Then warped out of system, back into system, nothing worked.
Then got frustrated and spammed LMB on POI and suddenly it works... go figure.
Haven't you read my workaround solution?
Click on it multiple times, should eventually work.
Yeah, at the latest, Act IV beginning is utterly broken, as I wrote in my other thread... here's hopng it'll be fixed by the time you get there.
Just a damn shame that Owlcat devs can't be bothered to learn... this is the third game they've released where it's utterly impossible to play it from start to finish with the release version... so much for Quality Assurance.
True that... could have been so easy to make up for past mistakes with this one, as bugs aside it's easily _the_ best WH40K video game ever... if only they hadn't rushed it this much... but I guess Owlcats will never learn to put their fans before arbitrary dates.
In other words, you can interact with this object, chart away from it, then come back at any time to re-interact with it.
Incoming Rant, i'm sure everyone will agree completely with my well thought out position here...(as an aside, I worked in testing for a game company, I do somewhat know what i'm talking about below).
Not REALLY in defense of Owlcat but sort of...yes, their games have bugs in them initially. However it doesn't generally take them all that long to clean up the worst of them (we're less than a month after release right now) and you'll tend to find that if there is a game-breaking bug it tends to get fixed pretty quickly. There are MUCH worse game companies (looking at you Bethesda) with much larger budgets that do a LOT worse than Owlcat does.
Having an eye on the field of Gaming for years now, there is a growing trend that people want to pay a small amount of money for a AAA game that is entirely finished and bug free before they drop a dime on it.

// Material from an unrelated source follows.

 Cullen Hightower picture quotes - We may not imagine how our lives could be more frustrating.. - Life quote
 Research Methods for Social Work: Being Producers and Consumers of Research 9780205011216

Where do you think small studios get the money to make their games?
"They shouldn't release till it's ready"
This is SUCH a loaded statement...and such a no-win scenario for developers. You end up with 3 options for "going to production".
* Go to Production on Release Schedule - This is generally the only/best option. You have contracts with publishers and distributors such as Steam and GOG and deadlines you've committed to that you need to make work. Also a large percentage of players won't buy your game till it's "released"...the backlash on dropping money for "prereleases" and "early access releases" by the gaming community is legendary. You have commitments to keep, you need players to pay money to keep your developers working, and you need the player community to start playing to game to find all the places where your testing procedures simply can't catch or find issues. All of this leads to "release it as best it can be right now and continue putting effort into fixing it going forward."
* Go to Pre-Release/Early Access - This option is what most in the gaming community wants to see (ah la Baulder's Gate III). The problem is most of the gaming community isn't willing to invest in (i.e. put money into) long release cycles. Sure, we want our bug free games, but we don't want to PAY for bug fixing time. Honestly I don't understand how Larian managed to pull off a 3 year early access release for Baulder's Gate III without additional subscription / payment cycles. Developers need paid regardless of whether they're fixing bugs or producing the game. The other problem with pre-release / early access becomes 2 fold: First, you end up having to release the entire game, meaning that by launch a majority of your players have already beaten the game and aren't playing it and Second you never get enough testers to find all the bugs...your "beta" cycle is extended and you still release with issues.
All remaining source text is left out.